Learning to proactively wedge in some care for your physical self is often a critical investment of time and energy to enable you to sustain yourself. The point here is just to highlight how devastating it can be if you push yourself physically beyond the point of collapse. Consider whether resting now is worth it to ensure you can keep going.

If the stories and observations above have managed to discourage you from pursuing the startup dream, be thankful and move on.

If, instead, you are a rebel like me who sees all of this as just another challenge to be overcome, dive in and go for it – and post a few of these tips on your bathroom mirror so you might be reminded of them when you are in the middle of a bit of a rough or overwhelmed patch.

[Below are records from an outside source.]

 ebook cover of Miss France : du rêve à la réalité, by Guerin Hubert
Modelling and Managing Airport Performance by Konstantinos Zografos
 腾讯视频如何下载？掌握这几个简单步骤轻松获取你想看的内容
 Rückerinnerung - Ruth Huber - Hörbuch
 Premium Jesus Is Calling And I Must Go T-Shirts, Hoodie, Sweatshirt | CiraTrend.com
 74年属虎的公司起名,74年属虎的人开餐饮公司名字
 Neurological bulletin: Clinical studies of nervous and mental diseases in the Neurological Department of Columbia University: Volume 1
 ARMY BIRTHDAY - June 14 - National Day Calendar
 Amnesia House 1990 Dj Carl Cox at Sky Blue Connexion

10 Tips For Being Resilient While Building a Startup

  • Focus relentlessly on the most crucial critical path milestones and let the little balls drop.

  • Prioritize hiring great people when needed, even though it will stretch you. Then, figure out how to delegate effectively and increase the firm’s capability. You absolutely cannot build a big business all on your own.

  • Cultivate relationship(s) with someone outside the business who believes in and cares about you and can provide a shoulder to cry on and an encouraging word when you need it most. When you need emotional support, it cannot be your team who is looking to you for leadership. For me, this is my best friend and husband, but it doesn’t have to be your spouse. 

  • Find useful hacks to ensure you eat healthy, exercise, and sleep. If your body fails, your business will likely fail as well.

  • Do not be afraid to ask for help.

  • Seek perspective and input from people who have done this before. They may be able to help you see past whatever blinders you have on (and we all have blinders sometimes!).

  • Lean into your spiritual foundation. Sometimes, a shift in perspective can make a world of difference.

  • Learn. Learn. Learn. You cannot know everything you need to, so being open to learning across many dimensions and despite the discomfort of growing is essential to expanding your capacity and honing your judgment.

  • Discover your own warning signs of pushing too hard – and pay attention to when your reserves are running dangerously low.

  • Remember that building a startup is a marathon, not a sprint.